Regnier threw away his sword, saying, "I will never strike at one who has saved my life."
"Very well!" Vessins replied, and left him, making him a present of the horse on which he rode.
The Bishop of Lisieux.
Though the commands which the king sent to the various provinces of France for the massacre were very generally obeyed, there were examples of distinguished virtue, in which Catholics of high rank not only refused to imbrue their own hands in blood, but periled their lives to protect the Protestants. The Bishop of Lisieux, in the exercise of true Christian charity, saved all the Protestants in the town over which he presided.

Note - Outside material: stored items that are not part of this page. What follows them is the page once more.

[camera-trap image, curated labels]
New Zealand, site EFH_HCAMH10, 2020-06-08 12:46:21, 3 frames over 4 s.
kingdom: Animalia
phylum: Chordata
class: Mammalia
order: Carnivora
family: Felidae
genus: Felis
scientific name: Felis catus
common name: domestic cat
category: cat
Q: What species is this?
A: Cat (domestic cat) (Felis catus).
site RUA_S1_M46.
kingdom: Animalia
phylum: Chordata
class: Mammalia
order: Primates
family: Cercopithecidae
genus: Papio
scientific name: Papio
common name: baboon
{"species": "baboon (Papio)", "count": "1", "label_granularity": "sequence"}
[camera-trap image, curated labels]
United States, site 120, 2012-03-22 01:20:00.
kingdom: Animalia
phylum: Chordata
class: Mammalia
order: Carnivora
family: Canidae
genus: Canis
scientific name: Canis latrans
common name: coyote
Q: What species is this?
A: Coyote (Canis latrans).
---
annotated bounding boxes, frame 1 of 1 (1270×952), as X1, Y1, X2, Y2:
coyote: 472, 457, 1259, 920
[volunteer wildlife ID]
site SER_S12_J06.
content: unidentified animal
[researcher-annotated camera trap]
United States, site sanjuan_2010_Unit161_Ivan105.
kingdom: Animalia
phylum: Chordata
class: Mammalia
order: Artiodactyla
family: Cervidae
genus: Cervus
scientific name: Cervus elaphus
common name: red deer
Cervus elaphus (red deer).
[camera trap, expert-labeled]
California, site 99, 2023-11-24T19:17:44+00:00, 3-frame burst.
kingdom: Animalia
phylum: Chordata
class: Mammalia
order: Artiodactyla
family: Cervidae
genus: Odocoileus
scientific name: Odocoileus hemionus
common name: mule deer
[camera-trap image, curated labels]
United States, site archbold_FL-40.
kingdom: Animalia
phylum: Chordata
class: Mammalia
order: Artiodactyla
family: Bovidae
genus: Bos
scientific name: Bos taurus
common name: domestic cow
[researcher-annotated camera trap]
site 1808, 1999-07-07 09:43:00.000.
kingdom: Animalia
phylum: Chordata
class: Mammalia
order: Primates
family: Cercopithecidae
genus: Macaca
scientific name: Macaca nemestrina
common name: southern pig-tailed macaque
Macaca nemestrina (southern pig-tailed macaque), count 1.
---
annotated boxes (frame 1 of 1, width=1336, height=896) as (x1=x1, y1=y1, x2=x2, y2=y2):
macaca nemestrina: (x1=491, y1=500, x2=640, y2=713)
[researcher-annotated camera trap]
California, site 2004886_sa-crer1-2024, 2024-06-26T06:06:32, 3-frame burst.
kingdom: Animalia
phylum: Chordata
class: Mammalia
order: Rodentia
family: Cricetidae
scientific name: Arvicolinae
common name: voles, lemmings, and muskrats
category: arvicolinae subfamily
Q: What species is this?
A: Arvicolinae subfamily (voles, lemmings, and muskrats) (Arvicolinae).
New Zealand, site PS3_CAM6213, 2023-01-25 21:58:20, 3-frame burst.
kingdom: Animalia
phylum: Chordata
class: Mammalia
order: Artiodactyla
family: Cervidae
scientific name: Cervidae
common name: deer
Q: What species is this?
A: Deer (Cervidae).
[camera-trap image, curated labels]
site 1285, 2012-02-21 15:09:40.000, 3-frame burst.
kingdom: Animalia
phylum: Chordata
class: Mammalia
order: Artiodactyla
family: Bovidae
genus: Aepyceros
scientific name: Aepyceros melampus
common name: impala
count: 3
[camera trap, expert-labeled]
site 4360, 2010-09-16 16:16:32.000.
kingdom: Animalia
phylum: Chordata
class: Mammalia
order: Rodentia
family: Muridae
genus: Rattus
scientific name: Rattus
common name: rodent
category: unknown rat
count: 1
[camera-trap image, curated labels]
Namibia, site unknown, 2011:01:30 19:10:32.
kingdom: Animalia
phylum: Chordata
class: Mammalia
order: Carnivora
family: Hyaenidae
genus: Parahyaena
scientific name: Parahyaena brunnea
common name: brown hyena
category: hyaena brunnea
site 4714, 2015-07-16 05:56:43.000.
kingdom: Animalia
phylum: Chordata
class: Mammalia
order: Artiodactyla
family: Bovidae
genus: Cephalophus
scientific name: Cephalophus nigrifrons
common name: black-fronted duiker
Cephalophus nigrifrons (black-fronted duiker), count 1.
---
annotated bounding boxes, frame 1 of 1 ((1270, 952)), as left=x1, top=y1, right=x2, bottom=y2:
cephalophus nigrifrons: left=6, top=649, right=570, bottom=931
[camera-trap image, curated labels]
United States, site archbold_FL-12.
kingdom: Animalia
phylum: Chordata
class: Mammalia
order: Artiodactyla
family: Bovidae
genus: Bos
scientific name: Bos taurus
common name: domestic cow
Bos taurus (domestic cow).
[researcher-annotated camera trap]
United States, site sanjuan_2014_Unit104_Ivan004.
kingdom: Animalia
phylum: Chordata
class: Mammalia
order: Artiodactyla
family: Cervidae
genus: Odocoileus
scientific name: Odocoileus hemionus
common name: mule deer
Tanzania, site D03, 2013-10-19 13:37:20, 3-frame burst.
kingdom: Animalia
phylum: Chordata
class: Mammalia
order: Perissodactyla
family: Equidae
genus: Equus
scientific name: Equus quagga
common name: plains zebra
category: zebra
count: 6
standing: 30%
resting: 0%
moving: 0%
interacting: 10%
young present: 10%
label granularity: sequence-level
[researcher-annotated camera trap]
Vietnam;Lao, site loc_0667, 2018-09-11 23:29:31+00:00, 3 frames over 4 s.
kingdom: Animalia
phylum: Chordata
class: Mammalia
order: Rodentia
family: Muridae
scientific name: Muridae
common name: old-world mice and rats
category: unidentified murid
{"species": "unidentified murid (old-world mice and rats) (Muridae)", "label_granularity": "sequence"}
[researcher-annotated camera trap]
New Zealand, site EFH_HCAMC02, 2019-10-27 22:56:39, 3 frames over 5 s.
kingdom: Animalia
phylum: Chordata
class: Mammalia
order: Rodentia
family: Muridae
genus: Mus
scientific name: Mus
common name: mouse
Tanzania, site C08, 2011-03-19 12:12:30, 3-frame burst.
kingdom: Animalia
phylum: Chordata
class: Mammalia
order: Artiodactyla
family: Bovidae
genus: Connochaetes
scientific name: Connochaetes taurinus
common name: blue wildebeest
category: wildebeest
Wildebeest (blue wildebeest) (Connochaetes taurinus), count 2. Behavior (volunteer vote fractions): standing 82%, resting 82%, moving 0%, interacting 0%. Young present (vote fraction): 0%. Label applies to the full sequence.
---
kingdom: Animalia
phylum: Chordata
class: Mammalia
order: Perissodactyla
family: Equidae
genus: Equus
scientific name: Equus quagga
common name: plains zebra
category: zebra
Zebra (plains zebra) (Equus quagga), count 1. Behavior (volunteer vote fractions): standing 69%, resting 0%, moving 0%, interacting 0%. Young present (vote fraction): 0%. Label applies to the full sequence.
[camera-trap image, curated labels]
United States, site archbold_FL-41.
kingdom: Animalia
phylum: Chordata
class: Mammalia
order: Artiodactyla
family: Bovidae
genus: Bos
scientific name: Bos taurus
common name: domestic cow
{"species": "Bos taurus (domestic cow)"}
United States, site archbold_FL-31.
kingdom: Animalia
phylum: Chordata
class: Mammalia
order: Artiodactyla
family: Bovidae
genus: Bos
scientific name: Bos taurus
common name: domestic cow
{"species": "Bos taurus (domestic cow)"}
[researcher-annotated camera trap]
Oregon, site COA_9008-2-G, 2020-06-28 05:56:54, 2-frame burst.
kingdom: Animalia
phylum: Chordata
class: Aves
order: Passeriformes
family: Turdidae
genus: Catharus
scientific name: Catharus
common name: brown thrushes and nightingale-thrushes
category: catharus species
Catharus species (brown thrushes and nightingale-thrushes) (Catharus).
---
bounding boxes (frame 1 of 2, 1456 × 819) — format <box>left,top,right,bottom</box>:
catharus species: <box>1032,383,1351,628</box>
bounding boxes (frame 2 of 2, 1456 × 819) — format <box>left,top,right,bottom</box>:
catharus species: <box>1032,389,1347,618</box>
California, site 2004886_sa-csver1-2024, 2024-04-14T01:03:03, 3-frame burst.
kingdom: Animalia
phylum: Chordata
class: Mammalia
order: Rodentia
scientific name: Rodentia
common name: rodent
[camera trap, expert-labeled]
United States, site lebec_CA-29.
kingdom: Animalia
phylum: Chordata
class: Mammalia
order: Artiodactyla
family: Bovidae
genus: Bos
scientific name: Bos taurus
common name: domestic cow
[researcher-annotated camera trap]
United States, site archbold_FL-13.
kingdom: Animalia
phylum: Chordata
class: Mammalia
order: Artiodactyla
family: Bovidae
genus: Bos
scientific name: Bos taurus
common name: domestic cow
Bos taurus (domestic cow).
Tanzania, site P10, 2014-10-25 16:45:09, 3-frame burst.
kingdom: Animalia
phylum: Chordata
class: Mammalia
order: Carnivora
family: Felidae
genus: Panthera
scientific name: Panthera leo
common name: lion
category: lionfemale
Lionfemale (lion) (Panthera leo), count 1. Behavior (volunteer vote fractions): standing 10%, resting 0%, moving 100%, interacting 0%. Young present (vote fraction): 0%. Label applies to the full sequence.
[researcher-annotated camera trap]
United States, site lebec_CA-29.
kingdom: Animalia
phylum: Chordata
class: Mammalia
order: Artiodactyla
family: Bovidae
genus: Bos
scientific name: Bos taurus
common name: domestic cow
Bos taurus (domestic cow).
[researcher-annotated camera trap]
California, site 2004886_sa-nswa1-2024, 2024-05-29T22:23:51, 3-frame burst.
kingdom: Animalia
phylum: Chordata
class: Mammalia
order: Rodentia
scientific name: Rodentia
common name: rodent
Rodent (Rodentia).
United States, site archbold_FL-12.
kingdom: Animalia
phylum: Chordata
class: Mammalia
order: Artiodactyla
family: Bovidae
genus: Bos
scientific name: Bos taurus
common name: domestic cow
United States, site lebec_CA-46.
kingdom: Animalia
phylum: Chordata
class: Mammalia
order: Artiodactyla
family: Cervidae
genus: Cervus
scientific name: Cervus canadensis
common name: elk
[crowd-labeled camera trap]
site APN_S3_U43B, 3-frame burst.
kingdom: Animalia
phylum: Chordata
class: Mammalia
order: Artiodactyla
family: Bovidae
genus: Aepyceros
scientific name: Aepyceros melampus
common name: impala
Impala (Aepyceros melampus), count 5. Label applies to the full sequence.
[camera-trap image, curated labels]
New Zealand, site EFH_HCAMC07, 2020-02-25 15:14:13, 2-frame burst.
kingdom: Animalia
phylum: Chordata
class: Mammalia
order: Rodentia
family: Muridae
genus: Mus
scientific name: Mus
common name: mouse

The Governor of Auvergne replied to the secret letter of the king in the following words:
Noble replies to the king's decree.
"Sire, I have received an order, under your majesty's seal, to put all the Protestants of this province to death, and if, which God forbid, the order be genuine, I respect your majesty still too much to obey you."
The king had sent a similar order to the commandant at Bayonne, the Viscount of Orthez. The following noble words were returned in reply:
"Sire, I have communicated the commands of your majesty to the inhabitants of the town and to the soldiers of the garrison, and I have found good citizens and brave soldiers, but not one executioner; on which account, they and I humbly beseech you to employ our arms and our lives in enterprises in which we can conscientiously engage. However perilous they may be, we will willingly shed therein the last drop of our blood."
Both of these noble-minded men soon after very suddenly and mysteriously died. Few entertained a doubt that poison had been administered by the order of Charles.